Abstract IA04: Stroma-driven resistance to PI3K/mTOR inhibition

Abstract

Abstract PI3/mTOR pathway, a major regulator of cellular growth and metabolism, is mutated in ~70% of breast cancers and conveys resistance towards estrogen receptor- and HER2-targeted therapies. Unfortunately, targeting the PI3K pathway in the clinic has been hampered by emergence of drug resistance, often through rewiring of their signaling pathways rather than through mutations, a phenomenon called adaptive resistance that is often observed with targeted therapies. Our previous data have shown that adaptive resistance requires input from the tumor microenvironment. Cancer cells require the presence of extracellular matrix proteins to elicit drug resistance; without matrix contact the tumor cells died. Our data also show that fibroblasts secrete matrix proteins that increase cellular survival of epithelial cells under starvation and PI3K and mTOR inhibition. To investigate the identity and role of the secreted proteins that drive resistance, we performed mass-spectrometry and cytokine analysis of fibroblast secretomes treated with PI3K inhibitors.
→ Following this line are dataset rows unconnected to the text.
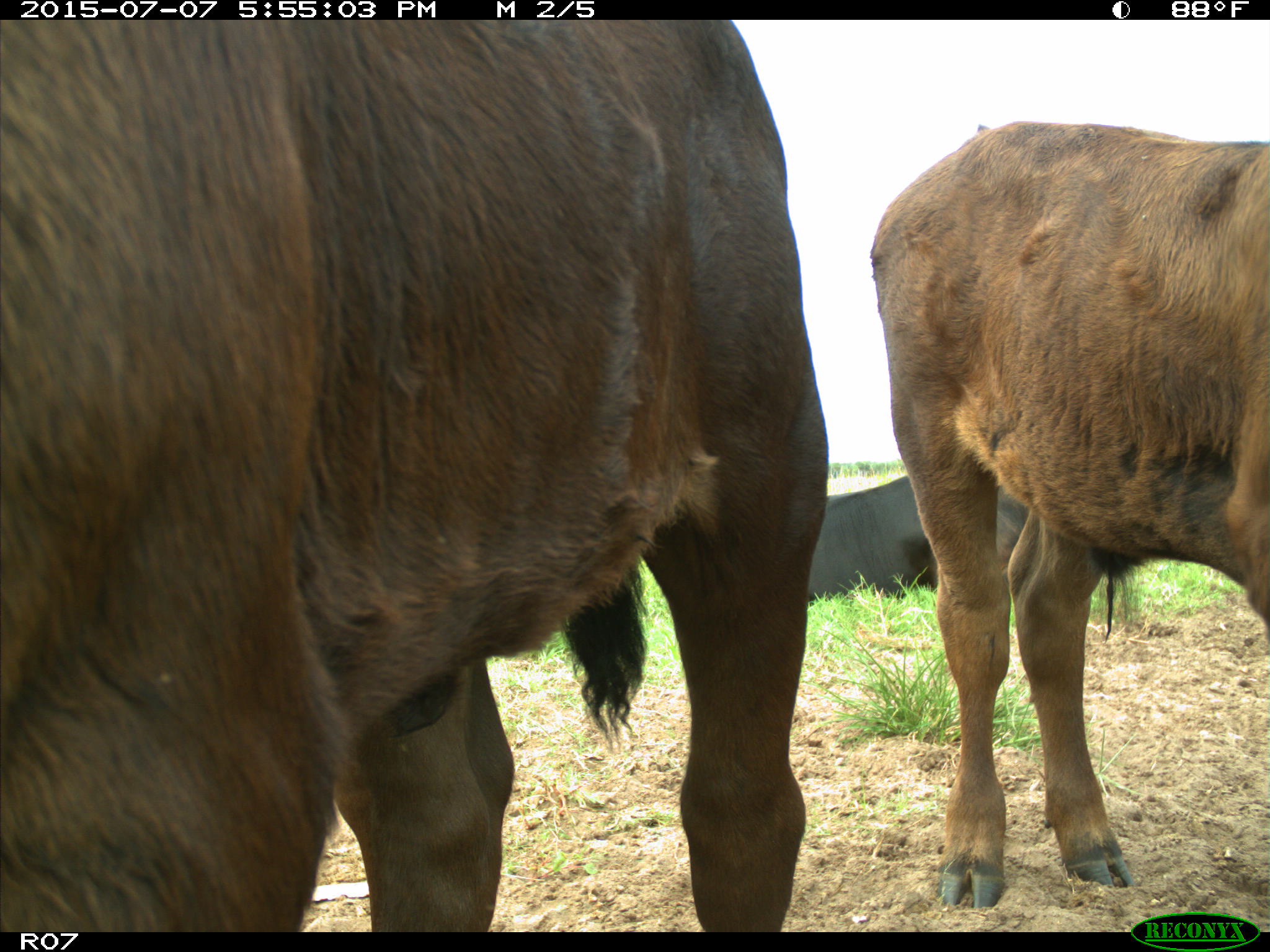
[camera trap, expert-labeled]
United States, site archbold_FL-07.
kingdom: Animalia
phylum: Chordata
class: Mammalia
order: Artiodactyla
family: Bovidae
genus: Bos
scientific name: Bos taurus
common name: domestic cow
These data have identified several candidate proteins as potential drivers of stroma-mediated drug resistance, and we will discuss how targeting these proteins can increase the efficacy of PI3K- and mTOR-targeted therapies. Citation Format: Taru Muranen. Stroma-driven resistance to PI3K/mTOR inhibition [abstract]. In: Proceedings of the AACR Special Conference on Targeting PI3K/mTOR Signaling; 2018 Nov 30-Dec 8; Boston, MA. Philadelphia (PA): AACR; Mol Cancer Res 2020;18(10_Suppl):Abstract nr IA04.